Study material below:
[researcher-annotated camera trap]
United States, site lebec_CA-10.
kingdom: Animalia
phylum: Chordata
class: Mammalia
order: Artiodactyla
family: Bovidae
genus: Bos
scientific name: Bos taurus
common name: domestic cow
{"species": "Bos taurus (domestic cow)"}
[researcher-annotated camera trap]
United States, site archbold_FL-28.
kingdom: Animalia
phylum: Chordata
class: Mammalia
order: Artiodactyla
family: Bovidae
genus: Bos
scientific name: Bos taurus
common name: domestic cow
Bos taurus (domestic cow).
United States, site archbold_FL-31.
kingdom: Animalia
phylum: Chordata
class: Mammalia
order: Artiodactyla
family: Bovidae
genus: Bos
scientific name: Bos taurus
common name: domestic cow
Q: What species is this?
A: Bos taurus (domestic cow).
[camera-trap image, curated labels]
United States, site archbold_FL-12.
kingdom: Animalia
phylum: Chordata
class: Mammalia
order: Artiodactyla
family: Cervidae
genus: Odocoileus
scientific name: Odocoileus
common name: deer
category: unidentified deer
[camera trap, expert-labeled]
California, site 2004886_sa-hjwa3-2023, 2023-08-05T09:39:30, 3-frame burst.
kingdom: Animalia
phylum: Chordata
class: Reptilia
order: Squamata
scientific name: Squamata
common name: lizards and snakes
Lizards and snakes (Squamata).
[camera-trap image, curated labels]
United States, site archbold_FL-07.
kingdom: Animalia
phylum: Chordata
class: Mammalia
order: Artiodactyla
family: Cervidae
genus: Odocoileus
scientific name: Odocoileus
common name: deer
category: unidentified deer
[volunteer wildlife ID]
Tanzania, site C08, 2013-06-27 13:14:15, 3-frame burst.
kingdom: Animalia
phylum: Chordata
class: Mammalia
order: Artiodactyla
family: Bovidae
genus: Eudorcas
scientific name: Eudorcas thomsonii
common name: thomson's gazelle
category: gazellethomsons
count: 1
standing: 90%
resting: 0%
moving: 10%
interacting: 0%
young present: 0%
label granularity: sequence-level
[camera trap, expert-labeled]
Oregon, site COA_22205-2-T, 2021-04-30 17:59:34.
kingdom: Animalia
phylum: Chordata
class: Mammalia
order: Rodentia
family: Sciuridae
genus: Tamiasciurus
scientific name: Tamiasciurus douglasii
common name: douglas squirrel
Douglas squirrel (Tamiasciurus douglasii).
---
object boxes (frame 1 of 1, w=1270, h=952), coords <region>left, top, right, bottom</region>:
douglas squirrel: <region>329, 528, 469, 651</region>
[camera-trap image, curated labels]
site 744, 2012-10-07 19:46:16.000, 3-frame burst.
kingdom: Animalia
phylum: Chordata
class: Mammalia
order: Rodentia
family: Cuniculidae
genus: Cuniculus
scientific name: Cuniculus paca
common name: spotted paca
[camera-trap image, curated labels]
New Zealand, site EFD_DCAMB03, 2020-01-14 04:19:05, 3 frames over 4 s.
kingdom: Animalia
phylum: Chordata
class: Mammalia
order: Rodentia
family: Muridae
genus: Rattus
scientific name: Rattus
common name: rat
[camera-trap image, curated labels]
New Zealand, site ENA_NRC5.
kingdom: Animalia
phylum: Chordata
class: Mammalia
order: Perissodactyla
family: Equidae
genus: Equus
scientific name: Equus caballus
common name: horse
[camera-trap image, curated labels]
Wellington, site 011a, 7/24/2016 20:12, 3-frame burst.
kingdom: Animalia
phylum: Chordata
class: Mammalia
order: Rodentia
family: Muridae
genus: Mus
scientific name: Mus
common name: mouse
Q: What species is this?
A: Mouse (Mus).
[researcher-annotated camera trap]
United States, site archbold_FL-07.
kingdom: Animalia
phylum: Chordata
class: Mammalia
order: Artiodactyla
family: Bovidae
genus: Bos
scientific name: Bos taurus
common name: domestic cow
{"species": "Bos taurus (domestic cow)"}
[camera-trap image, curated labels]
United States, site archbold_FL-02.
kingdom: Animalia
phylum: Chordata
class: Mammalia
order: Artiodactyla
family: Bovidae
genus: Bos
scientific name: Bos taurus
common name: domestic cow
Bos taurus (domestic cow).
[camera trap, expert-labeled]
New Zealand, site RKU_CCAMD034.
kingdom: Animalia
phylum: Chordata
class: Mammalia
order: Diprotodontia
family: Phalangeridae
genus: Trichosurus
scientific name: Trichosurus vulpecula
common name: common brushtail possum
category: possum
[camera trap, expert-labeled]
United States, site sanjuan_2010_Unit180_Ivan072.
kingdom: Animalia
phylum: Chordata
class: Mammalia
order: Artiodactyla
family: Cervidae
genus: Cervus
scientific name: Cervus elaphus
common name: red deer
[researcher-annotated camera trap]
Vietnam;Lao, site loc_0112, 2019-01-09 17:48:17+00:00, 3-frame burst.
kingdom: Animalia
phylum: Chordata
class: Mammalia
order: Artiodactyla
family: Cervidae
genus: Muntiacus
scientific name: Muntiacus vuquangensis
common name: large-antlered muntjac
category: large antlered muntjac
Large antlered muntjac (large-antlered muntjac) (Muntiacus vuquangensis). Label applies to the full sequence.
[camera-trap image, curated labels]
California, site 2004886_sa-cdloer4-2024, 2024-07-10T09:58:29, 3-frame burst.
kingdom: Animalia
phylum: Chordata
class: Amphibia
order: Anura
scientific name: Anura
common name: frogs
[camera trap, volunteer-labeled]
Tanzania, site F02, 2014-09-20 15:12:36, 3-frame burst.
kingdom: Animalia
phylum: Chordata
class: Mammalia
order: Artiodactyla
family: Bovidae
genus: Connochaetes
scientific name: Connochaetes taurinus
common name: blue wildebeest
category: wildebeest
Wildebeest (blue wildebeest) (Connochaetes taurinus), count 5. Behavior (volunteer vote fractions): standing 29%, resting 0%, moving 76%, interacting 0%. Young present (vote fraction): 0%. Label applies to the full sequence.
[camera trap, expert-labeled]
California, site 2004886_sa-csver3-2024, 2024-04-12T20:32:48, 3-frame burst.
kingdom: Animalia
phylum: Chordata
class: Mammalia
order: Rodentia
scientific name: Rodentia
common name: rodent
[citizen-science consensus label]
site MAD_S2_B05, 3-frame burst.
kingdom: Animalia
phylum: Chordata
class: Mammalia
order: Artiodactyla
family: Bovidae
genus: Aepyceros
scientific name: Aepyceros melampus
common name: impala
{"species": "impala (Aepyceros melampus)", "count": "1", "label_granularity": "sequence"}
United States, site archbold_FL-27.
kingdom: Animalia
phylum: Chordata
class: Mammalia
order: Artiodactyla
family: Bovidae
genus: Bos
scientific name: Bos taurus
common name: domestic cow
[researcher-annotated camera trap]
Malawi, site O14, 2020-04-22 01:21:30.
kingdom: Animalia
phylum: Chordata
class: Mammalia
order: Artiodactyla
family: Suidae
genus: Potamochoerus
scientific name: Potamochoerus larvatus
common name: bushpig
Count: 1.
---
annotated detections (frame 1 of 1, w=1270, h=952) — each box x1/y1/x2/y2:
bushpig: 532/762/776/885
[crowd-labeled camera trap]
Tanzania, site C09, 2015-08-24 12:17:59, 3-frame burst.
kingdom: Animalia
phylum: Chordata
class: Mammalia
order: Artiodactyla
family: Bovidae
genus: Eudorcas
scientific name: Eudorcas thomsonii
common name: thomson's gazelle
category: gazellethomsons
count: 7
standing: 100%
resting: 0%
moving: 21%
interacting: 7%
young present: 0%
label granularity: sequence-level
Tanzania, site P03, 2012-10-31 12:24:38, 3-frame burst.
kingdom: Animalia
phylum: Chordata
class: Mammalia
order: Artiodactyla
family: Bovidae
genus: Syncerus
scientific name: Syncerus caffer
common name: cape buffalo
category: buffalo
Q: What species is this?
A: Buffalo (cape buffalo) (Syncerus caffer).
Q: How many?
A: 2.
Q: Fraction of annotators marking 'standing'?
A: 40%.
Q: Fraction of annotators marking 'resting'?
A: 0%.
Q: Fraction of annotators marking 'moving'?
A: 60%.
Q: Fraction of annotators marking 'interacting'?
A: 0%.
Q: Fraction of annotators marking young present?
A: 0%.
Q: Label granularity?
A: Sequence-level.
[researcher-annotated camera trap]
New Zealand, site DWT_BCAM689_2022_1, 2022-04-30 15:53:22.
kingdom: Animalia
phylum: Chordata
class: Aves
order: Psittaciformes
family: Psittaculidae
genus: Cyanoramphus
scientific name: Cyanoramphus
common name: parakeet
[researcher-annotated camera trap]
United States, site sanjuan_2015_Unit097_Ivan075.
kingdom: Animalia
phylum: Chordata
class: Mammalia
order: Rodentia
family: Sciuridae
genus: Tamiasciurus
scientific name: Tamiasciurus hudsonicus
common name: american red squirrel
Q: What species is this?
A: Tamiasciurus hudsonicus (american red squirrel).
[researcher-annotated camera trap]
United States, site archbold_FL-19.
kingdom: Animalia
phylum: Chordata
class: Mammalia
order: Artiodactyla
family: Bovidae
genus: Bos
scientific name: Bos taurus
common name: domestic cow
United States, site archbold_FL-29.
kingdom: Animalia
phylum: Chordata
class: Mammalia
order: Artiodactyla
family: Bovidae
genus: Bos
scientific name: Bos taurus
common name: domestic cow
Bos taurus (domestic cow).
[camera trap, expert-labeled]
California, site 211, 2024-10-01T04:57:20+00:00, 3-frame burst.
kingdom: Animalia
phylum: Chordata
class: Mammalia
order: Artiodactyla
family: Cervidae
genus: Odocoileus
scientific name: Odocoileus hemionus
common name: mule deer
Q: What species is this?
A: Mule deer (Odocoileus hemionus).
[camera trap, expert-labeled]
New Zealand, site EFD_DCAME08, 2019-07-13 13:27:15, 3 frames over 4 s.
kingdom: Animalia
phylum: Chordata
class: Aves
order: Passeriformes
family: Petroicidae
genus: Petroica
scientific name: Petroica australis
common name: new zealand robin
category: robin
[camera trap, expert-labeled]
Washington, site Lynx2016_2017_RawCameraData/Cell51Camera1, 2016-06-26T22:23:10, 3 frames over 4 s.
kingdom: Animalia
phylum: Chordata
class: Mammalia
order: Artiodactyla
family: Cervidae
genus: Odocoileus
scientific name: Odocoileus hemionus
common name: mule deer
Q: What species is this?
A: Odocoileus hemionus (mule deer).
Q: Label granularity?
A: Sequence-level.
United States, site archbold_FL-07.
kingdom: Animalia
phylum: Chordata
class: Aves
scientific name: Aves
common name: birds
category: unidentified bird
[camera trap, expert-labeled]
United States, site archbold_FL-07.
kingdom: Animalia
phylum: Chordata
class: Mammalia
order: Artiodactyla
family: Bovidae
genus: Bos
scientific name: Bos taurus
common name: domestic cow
End of Study material.
_Task requirements_: Work out how many lines of the material contain "over". Reply with that number only.

_Response below_: 3